Goal: Find each line in the data below that contains the word "bare" and copy those lines in full. Case matters.
* * *
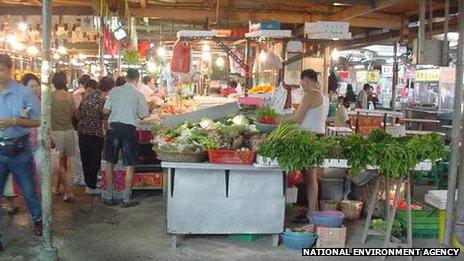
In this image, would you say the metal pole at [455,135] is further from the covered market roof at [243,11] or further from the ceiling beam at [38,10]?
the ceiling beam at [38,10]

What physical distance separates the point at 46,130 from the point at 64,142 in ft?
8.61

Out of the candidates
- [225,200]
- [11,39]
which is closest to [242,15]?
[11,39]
* * *
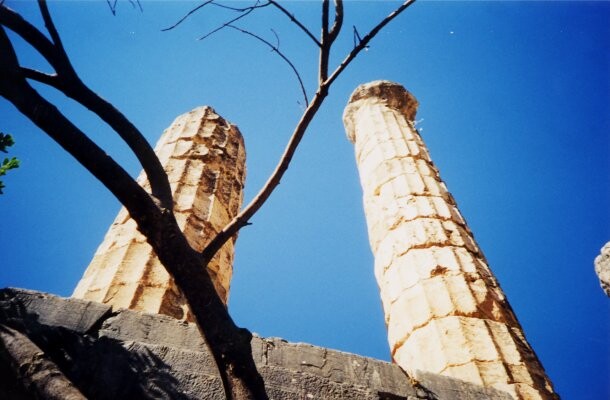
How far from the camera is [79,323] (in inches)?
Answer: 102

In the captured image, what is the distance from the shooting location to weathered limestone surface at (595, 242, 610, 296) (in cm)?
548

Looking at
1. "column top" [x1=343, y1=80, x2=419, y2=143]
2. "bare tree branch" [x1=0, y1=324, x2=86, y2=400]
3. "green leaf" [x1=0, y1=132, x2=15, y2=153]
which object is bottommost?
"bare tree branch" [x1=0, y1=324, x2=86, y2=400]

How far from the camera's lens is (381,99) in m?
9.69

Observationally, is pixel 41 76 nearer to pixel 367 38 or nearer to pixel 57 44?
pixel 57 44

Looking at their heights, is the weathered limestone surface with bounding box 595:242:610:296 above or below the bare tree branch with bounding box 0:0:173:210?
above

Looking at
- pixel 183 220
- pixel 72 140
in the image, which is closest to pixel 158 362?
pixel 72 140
* * *
Answer to this exercise:
2. "bare tree branch" [x1=0, y1=324, x2=86, y2=400]
"bare tree branch" [x1=0, y1=324, x2=86, y2=400]
Looking at their heights, is the weathered limestone surface with bounding box 595:242:610:296 above or below the bare tree branch with bounding box 0:0:173:210?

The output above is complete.